Visual spatial reasoning records

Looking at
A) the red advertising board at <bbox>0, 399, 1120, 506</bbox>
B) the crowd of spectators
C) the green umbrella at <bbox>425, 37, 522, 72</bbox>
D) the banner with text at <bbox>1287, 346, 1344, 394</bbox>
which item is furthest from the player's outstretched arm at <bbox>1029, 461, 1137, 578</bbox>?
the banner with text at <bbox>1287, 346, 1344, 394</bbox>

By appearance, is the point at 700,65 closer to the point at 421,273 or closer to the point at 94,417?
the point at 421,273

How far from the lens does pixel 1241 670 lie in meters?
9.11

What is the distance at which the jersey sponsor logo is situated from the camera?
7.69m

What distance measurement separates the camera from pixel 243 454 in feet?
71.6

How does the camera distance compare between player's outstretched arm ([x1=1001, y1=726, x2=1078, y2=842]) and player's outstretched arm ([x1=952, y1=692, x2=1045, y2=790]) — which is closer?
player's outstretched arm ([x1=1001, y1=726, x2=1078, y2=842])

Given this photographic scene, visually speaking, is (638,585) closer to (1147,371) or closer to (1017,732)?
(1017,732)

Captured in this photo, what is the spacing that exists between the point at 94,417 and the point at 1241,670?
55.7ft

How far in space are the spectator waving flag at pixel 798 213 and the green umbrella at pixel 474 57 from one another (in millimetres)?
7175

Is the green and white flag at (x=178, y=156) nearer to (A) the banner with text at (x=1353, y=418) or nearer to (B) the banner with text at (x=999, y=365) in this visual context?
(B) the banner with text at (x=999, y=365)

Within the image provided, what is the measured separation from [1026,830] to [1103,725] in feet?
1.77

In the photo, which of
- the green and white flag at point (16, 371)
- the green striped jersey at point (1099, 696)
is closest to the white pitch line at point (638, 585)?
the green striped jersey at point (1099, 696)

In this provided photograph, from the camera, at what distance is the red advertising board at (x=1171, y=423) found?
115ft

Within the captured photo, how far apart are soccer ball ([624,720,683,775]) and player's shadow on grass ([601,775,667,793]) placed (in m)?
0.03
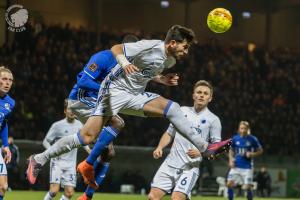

● **TASK TO CARRY OUT**: Could you format every line of the records above as a Markdown table with the columns Row and Line, skipping blank lines and leaving the pictures out?

● **EXERCISE OUTPUT**:
| Row | Line |
|---|---|
| 1 | Looking at |
| 2 | A) the red advertising board at <bbox>0, 399, 1120, 506</bbox> |
| 3 | B) the crowd of spectators |
| 4 | C) the green umbrella at <bbox>425, 37, 522, 72</bbox> |
| 5 | D) the banner with text at <bbox>1287, 346, 1344, 394</bbox> |
| 6 | which item is furthest from the player's outstretched arm at <bbox>1029, 461, 1137, 578</bbox>? |
| 7 | the banner with text at <bbox>1287, 346, 1344, 394</bbox> |
| 8 | By appearance, is the point at 700,65 closer to the point at 421,273 or closer to the point at 94,417? |
| 9 | the point at 421,273 |
| 10 | How far from the lens does pixel 1241 670 lie in meters? |
| 11 | 9.11 |
| 12 | What is the distance at which the jersey sponsor logo is situated from the camera? |
| 13 | 7.69m |
| 14 | What distance measurement separates the camera from pixel 243 454 in feet? |
| 15 | 71.6 |
| 16 | How does the camera distance compare between player's outstretched arm ([x1=1001, y1=726, x2=1078, y2=842]) and player's outstretched arm ([x1=952, y1=692, x2=1045, y2=790]) — which is closer? |
| 17 | player's outstretched arm ([x1=1001, y1=726, x2=1078, y2=842]) |
| 18 | Given this photographic scene, visually speaking, is (638,585) closer to (1147,371) or closer to (1017,732)? |
| 19 | (1017,732) |
| 20 | Captured in this photo, what is the spacing that exists between the point at 94,417 and the point at 1241,670? |
| 21 | 55.7ft |
| 22 | How far in space are the spectator waving flag at pixel 798 213 and the green umbrella at pixel 474 57 from one another (in millimetres)? |
| 23 | 7175 |
| 24 | Is the green and white flag at (x=178, y=156) nearer to (A) the banner with text at (x=1353, y=418) or nearer to (B) the banner with text at (x=999, y=365) in this visual context? |
| 25 | (B) the banner with text at (x=999, y=365) |
| 26 | Within the image provided, what is the measured separation from [1026,830] to [1103,725] in feet? |
| 27 | 1.77 |
| 28 | In the photo, which of |
| 29 | - the green and white flag at point (16, 371) |
| 30 | - the green striped jersey at point (1099, 696) |
| 31 | is closest to the white pitch line at point (638, 585)? |
| 32 | the green striped jersey at point (1099, 696) |
| 33 | In this provided photograph, from the camera, at what distance is the red advertising board at (x=1171, y=423) found? |
| 34 | 115ft |
| 35 | Within the captured photo, how far apart are soccer ball ([624,720,683,775]) and player's shadow on grass ([601,775,667,793]) placed (in m)? |
| 36 | 0.03 |